# [Task]
Rewrite the entries as a numbered list, leaving out blank lines, starting at the line that contains "In this image, does" and ending at the end of the entries. Include only those lines.

# [Entries provided]
==*==

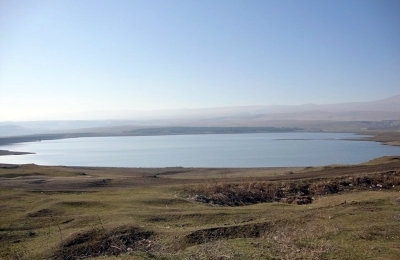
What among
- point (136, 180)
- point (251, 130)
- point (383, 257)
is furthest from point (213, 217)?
point (251, 130)

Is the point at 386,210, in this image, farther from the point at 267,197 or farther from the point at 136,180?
the point at 136,180

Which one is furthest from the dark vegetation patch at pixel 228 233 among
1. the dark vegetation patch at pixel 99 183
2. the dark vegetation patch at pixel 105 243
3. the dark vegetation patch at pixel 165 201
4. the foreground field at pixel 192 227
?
the dark vegetation patch at pixel 99 183

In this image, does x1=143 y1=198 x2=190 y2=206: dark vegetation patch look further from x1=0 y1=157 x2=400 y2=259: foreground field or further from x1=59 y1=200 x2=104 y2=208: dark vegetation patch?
x1=59 y1=200 x2=104 y2=208: dark vegetation patch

==*==

# [Finished task]
1. In this image, does x1=143 y1=198 x2=190 y2=206: dark vegetation patch look further from x1=0 y1=157 x2=400 y2=259: foreground field or further from x1=59 y1=200 x2=104 y2=208: dark vegetation patch?
2. x1=59 y1=200 x2=104 y2=208: dark vegetation patch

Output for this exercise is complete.